In Africa, millions live entire lives without an address. No street name. No house number. No digital dot to mark their spot on the map. You can be born, go to school, and start a business and still have to say “just after the big mango tree” when someone asks where you live. Before you arrive, you must pass the blue gate, ignore the barking dog, kata kona, and pray your rider understands metaphors. That’s not a joke. That’s a real-life delivery direction in Nairobi.
You’ll know you’re home when you see the unfinished building with blue windows. Not the first one, but the second one. Then take the shortcut behind the kiosks and ask the lady selling smokies. In most African cities, you don’t find places. You earn them through memory, blind faith, and at least three calls from a confused boda rider.
“Kata kona”, meaning “cut the corner”, is Nairobi-speak for “use the forbidden route”, “trust”, ''your instincts'', and “break geometry”. In this context, we don’t drop pins; we drop instructions. GPS? Optional. Vibes? Mandatory.

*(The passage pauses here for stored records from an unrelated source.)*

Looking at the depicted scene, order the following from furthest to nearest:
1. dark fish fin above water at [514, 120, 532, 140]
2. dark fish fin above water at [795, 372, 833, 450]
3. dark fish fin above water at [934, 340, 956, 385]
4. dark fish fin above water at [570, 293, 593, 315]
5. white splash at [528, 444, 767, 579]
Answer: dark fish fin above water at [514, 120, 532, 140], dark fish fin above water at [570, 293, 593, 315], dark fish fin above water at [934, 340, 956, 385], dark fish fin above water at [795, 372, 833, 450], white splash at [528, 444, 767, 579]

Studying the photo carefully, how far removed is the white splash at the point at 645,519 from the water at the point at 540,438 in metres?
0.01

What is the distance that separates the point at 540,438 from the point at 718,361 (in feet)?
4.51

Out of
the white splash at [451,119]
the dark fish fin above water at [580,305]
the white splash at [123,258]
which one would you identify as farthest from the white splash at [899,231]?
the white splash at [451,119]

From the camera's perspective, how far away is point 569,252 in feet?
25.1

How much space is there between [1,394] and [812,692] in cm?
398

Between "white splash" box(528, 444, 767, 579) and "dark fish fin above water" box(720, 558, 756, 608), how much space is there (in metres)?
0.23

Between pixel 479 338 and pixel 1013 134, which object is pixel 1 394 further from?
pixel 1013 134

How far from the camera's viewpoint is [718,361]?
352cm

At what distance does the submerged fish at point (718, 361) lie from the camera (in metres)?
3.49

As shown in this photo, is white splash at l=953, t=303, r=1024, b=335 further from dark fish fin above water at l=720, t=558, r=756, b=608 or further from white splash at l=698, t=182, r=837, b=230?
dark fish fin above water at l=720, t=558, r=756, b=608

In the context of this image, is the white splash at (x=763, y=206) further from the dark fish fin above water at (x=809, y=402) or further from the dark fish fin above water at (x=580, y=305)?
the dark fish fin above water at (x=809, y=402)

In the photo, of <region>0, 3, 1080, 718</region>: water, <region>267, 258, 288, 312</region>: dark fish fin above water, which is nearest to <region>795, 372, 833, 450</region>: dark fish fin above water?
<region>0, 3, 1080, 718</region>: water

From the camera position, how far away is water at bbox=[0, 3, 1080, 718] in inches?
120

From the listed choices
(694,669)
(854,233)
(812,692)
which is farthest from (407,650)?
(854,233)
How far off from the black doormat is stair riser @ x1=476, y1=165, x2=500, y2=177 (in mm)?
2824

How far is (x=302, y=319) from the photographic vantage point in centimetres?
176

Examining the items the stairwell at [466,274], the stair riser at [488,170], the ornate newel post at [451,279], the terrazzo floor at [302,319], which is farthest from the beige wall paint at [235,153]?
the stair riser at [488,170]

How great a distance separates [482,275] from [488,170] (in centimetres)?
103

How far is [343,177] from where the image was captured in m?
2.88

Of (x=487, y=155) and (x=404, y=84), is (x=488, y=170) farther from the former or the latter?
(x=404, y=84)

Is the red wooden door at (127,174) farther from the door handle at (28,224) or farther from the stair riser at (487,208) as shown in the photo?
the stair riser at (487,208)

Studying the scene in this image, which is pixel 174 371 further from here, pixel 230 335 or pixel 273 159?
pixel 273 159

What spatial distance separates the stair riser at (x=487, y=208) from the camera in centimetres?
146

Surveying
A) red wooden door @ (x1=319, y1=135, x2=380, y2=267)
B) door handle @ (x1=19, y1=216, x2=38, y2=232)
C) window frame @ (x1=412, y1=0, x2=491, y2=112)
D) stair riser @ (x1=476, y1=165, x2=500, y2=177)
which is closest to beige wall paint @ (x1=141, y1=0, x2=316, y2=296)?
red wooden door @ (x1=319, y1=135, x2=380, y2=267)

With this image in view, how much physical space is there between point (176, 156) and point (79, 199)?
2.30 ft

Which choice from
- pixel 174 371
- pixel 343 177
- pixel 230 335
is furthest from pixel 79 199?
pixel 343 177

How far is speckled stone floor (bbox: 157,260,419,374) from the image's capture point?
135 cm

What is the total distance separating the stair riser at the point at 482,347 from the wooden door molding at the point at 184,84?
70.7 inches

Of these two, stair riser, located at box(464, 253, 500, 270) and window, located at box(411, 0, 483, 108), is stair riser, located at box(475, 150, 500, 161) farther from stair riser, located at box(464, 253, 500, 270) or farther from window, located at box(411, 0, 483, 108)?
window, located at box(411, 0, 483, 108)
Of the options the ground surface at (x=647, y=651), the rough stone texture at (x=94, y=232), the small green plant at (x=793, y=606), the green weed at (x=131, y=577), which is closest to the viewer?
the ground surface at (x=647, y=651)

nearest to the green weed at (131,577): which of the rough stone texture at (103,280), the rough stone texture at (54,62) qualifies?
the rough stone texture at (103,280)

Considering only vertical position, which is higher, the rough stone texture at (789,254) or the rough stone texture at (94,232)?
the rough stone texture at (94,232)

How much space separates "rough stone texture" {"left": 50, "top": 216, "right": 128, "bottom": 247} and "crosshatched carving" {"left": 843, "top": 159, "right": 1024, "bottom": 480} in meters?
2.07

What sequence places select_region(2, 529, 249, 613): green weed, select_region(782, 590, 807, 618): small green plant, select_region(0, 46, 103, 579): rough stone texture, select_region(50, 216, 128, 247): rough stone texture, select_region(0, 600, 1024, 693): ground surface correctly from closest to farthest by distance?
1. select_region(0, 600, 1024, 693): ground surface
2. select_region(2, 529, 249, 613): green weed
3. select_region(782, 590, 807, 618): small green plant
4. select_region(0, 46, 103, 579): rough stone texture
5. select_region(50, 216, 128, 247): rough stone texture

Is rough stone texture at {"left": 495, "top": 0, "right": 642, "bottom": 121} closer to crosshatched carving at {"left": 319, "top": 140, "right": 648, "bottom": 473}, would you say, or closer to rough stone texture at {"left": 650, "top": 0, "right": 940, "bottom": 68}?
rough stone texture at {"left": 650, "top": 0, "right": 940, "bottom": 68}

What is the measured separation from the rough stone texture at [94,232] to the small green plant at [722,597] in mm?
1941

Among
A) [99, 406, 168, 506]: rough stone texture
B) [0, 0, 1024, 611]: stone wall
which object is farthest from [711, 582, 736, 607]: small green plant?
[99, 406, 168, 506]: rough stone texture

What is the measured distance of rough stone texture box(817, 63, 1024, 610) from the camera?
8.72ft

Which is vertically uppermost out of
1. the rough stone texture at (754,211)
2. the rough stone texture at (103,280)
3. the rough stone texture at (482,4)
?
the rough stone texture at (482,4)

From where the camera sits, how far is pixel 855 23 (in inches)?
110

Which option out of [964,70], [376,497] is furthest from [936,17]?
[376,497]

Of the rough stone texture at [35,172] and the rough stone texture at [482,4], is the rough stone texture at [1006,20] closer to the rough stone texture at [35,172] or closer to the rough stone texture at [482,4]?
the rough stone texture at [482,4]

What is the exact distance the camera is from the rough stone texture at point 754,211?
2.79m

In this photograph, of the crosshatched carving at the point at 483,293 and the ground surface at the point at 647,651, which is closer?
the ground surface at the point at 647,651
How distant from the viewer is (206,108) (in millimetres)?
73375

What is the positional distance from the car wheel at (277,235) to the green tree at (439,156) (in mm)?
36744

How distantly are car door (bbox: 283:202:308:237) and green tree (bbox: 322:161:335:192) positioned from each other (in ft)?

Not Just Late Deliveries. This Is Infrastructure Failure
This isn’t just a delivery inconvenience. Africa’s address problem is a symptom of something much deeper. It’s about being unseen, uncounted, and undeliverable in a world built on formal grids. Without a real address, you're often locked out of identification, basic services, and emergency response. Still, we act like it's normal, like telling someone “past the mango tree and turn where the road disappears” is a sign of street smarts, not structural neglect.
African Problems, Foreign Fixes, and Pitch Decks in Paris
Of course, some people have tried to fix this. What3Words gave us techy phrases like 'table', 'chair', and 'chicken' to represent precise GPS points, a clever solution in theory, but hardly local or intuitive to the average boda guy.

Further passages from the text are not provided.